INPUT:
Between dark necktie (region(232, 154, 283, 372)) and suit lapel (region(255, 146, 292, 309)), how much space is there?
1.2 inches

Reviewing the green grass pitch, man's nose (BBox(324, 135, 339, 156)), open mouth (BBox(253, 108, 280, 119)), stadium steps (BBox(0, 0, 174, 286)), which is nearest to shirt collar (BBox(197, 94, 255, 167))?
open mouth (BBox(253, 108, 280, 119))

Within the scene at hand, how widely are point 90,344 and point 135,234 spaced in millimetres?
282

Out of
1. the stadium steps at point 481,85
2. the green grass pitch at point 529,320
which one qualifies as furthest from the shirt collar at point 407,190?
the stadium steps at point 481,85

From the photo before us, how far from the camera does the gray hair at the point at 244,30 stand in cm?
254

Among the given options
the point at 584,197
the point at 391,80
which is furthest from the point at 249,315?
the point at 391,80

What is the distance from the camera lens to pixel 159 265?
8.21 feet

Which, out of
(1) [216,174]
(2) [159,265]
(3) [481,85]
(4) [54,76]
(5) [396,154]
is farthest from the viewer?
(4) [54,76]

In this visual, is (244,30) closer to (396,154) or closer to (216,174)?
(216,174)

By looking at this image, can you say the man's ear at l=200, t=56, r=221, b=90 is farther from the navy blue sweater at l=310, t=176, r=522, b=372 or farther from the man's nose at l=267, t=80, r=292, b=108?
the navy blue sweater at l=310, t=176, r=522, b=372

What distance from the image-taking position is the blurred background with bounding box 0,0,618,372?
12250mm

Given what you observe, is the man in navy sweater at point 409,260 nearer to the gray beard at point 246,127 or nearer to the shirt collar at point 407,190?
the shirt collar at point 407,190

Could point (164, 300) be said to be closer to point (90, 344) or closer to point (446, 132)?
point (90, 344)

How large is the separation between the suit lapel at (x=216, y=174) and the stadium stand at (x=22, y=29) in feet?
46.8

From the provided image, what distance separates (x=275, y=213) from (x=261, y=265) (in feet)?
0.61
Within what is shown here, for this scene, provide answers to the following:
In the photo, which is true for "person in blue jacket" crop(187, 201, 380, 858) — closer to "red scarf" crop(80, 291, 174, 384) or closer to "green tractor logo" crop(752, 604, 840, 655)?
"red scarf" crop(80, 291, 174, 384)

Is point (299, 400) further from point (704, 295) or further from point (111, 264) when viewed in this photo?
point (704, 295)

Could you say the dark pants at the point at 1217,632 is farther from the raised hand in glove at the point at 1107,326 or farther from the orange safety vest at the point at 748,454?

REQUEST:
Render the entries above as a Markdown table with two columns, Row and Entry Line, giving each non-blank line its own numbered row and leaving out the blank lines.

RESPONSE:
| Row | Entry Line |
|---|---|
| 1 | Between dark necktie (region(232, 154, 283, 372)) and suit lapel (region(255, 146, 292, 309)), how much space is there? |
| 2 | 1.2 inches |
| 3 | Reviewing the green grass pitch, man's nose (BBox(324, 135, 339, 156)), open mouth (BBox(253, 108, 280, 119)), stadium steps (BBox(0, 0, 174, 286)), which is nearest to shirt collar (BBox(197, 94, 255, 167))? |
| 4 | open mouth (BBox(253, 108, 280, 119)) |
| 5 | Within the scene at hand, how widely are point 90,344 and point 135,234 spaced in millimetres? |
| 6 | 282 |
| 7 | Out of |
| 8 | 1. the stadium steps at point 481,85 |
| 9 | 2. the green grass pitch at point 529,320 |
| 10 | which one qualifies as furthest from the shirt collar at point 407,190? |
| 11 | the stadium steps at point 481,85 |
| 12 | From the photo before us, how far from the camera does the gray hair at the point at 244,30 stand in cm? |
| 13 | 254 |
| 14 | Among the given options |
| 15 | the point at 584,197 |
| 16 | the point at 391,80 |
| 17 | which is furthest from the point at 249,315? |
| 18 | the point at 391,80 |
| 19 | What is the distance from the camera lens to pixel 159 265? |
| 20 | 8.21 feet |
| 21 | Which, out of |
| 22 | (1) [216,174] |
| 23 | (2) [159,265] |
| 24 | (3) [481,85] |
| 25 | (4) [54,76] |
| 26 | (5) [396,154] |
| 27 | is farthest from the viewer? |
| 28 | (4) [54,76] |
| 29 | In this visual, is (244,30) closer to (396,154) or closer to (216,174)? |
| 30 | (216,174) |
| 31 | By looking at this image, can you say the man's ear at l=200, t=56, r=221, b=90 is farther from the navy blue sweater at l=310, t=176, r=522, b=372 or farther from the man's nose at l=267, t=80, r=292, b=108? |
| 32 | the navy blue sweater at l=310, t=176, r=522, b=372 |
| 33 | What distance from the image-taking position is the blurred background with bounding box 0,0,618,372? |
| 34 | 12250mm |
| 35 | Given what you observe, is the man in navy sweater at point 409,260 nearer to the gray beard at point 246,127 or nearer to the shirt collar at point 407,190? |
| 36 | the shirt collar at point 407,190 |
| 37 | Could point (164, 300) be said to be closer to point (90, 344) or closer to point (446, 132)? |
| 38 | point (90, 344) |
| 39 | How large is the separation between the suit lapel at (x=216, y=174) and the stadium stand at (x=22, y=29) in feet? |
| 40 | 46.8 |
| 41 | From the provided image, what distance separates (x=275, y=213) from (x=261, y=265) (in feet)? |
| 42 | 0.61 |
| 43 | Within what is shown here, for this scene, provide answers to the following: |
| 44 | In the photo, which is true for "person in blue jacket" crop(187, 201, 380, 858) — closer to "red scarf" crop(80, 291, 174, 384) or closer to "green tractor logo" crop(752, 604, 840, 655)? |
| 45 | "red scarf" crop(80, 291, 174, 384) |
| 46 | Is point (299, 400) further from point (704, 295) or further from point (111, 264) when viewed in this photo? |
| 47 | point (704, 295) |
| 48 | Could you say the dark pants at the point at 1217,632 is farther from the raised hand in glove at the point at 1107,326 or farther from the orange safety vest at the point at 748,454? |